Materials provided:
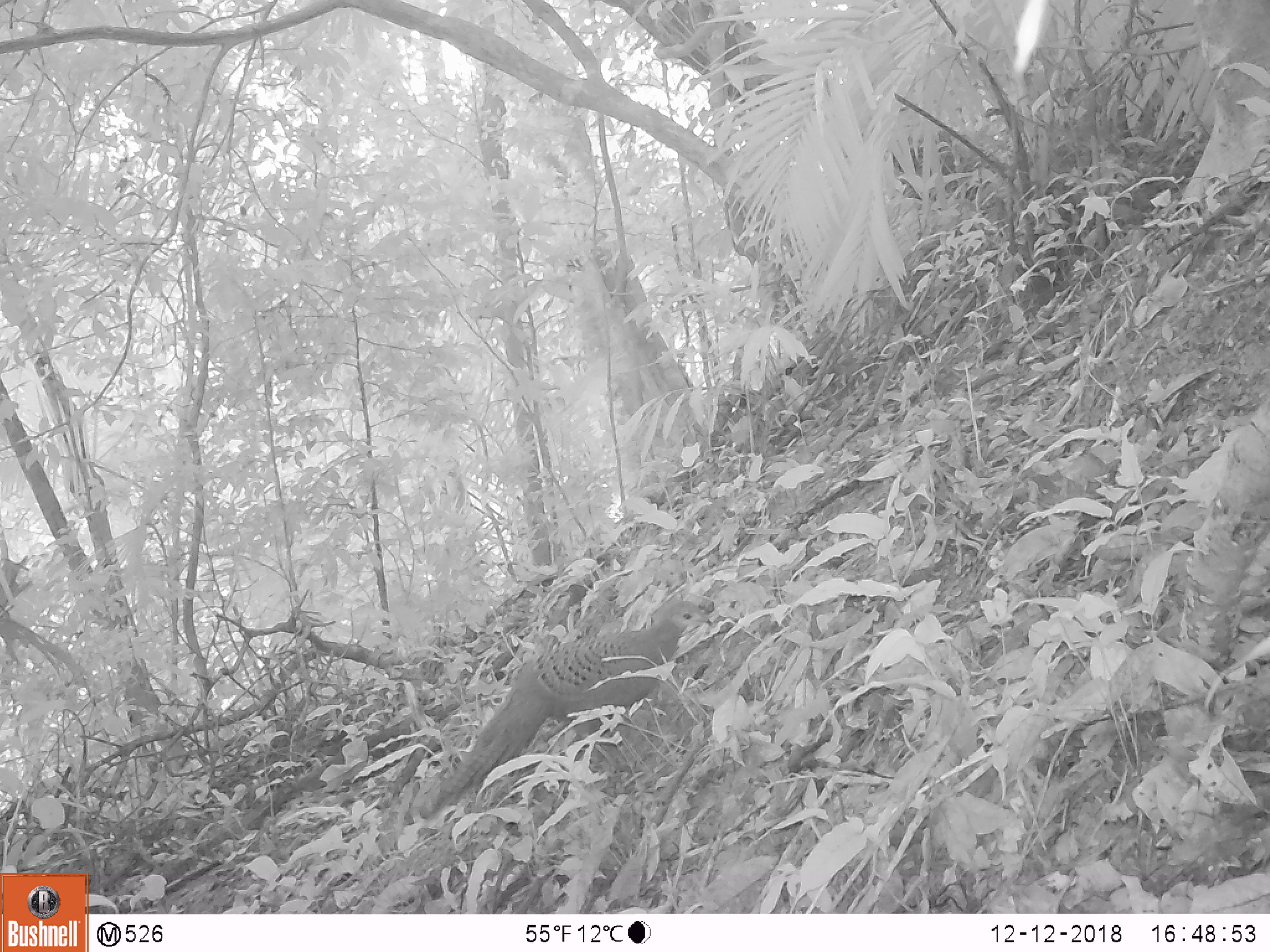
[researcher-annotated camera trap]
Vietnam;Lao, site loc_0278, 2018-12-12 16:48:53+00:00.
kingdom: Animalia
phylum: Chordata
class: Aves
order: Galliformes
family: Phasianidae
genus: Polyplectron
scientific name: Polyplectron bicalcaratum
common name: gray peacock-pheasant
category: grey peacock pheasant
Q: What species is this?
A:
--
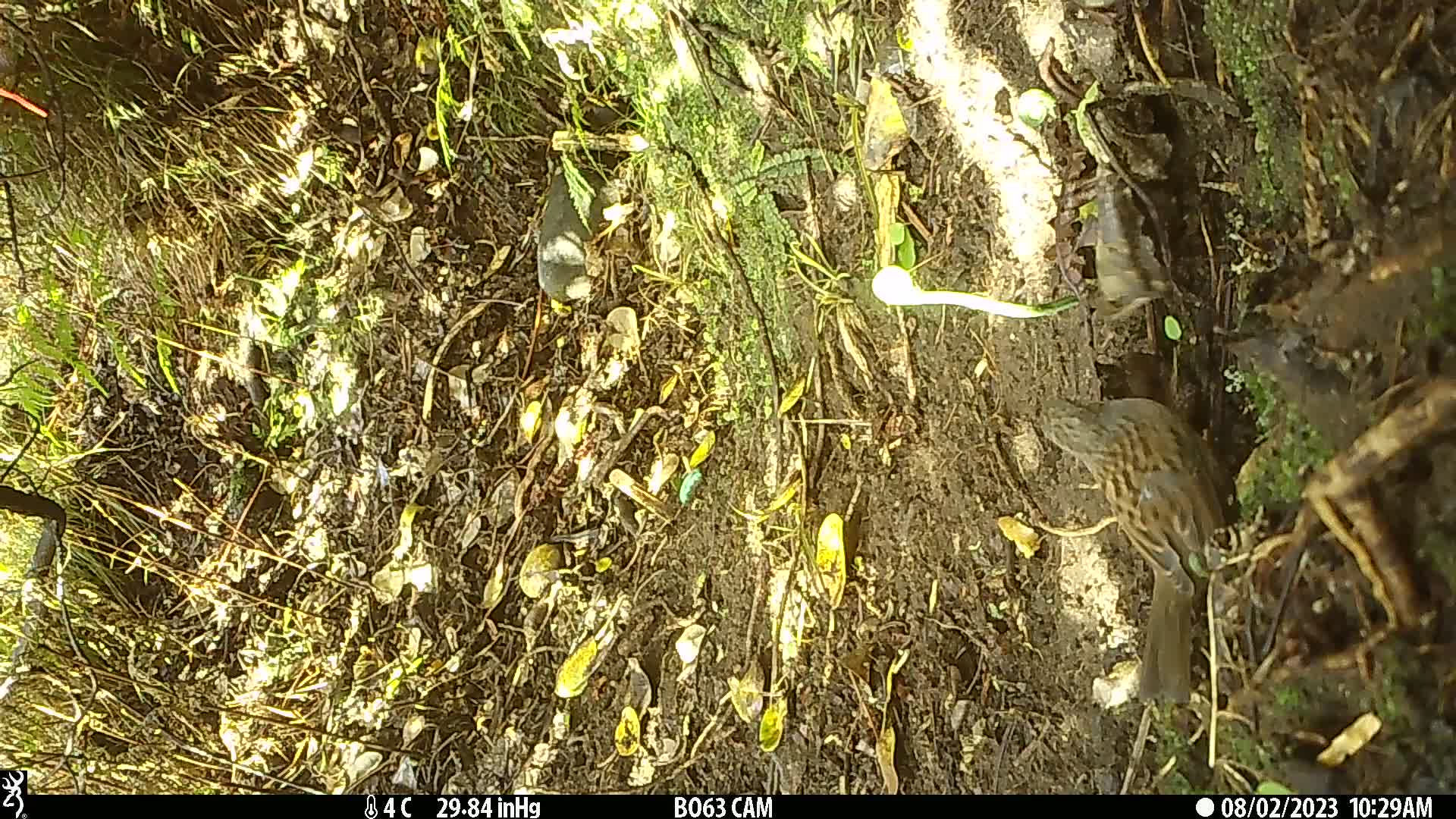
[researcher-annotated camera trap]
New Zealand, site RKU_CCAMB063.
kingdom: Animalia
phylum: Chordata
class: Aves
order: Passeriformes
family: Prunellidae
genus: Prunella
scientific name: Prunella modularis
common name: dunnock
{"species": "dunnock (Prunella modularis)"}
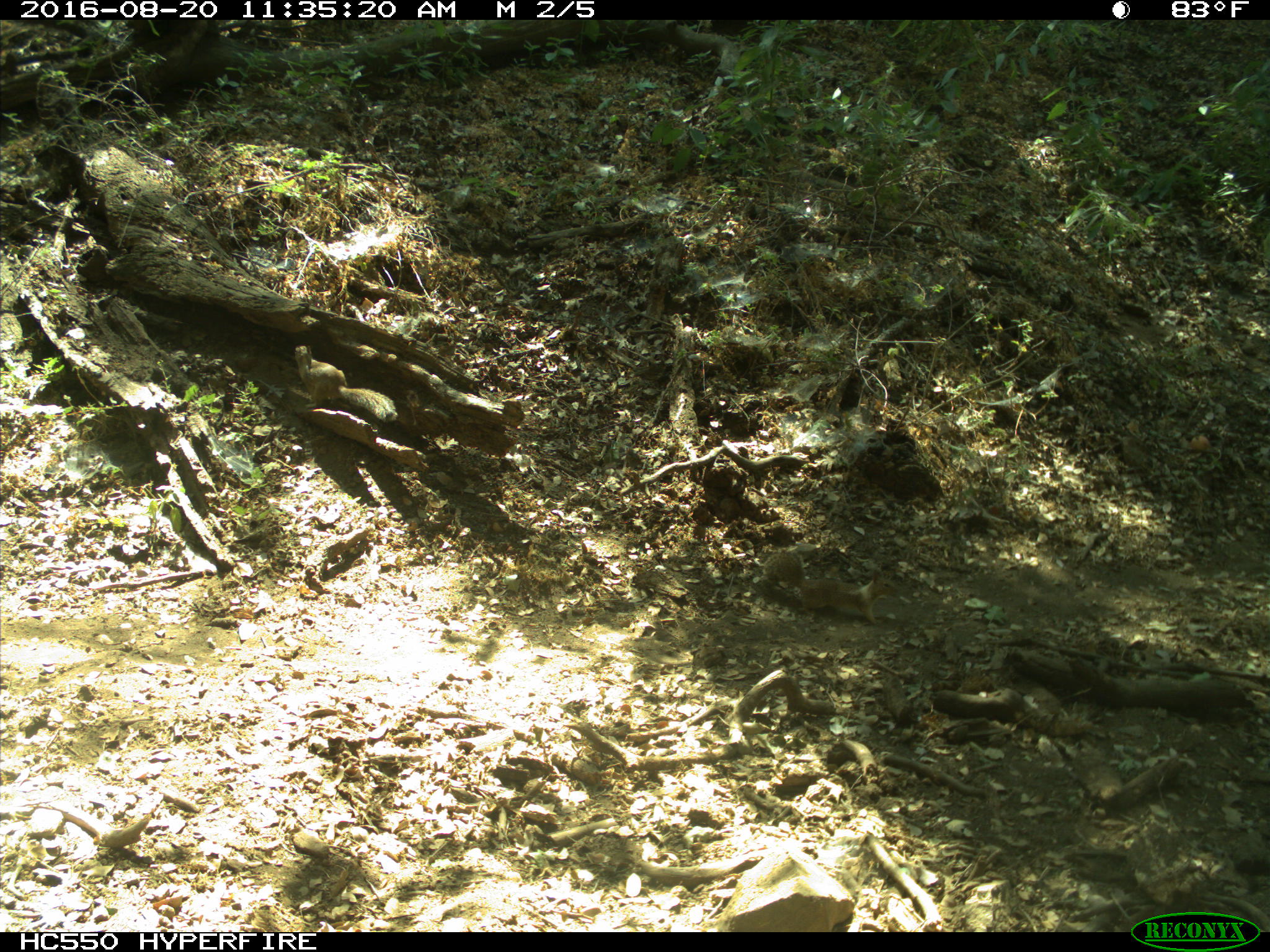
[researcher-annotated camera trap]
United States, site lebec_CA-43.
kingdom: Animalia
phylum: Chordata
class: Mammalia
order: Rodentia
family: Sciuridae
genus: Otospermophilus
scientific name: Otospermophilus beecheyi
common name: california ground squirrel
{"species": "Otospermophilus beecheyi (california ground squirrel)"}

What to produce: Using the data above, state the number of lines that contain the word "site"; add nothing else.

Solution to the exercise: 3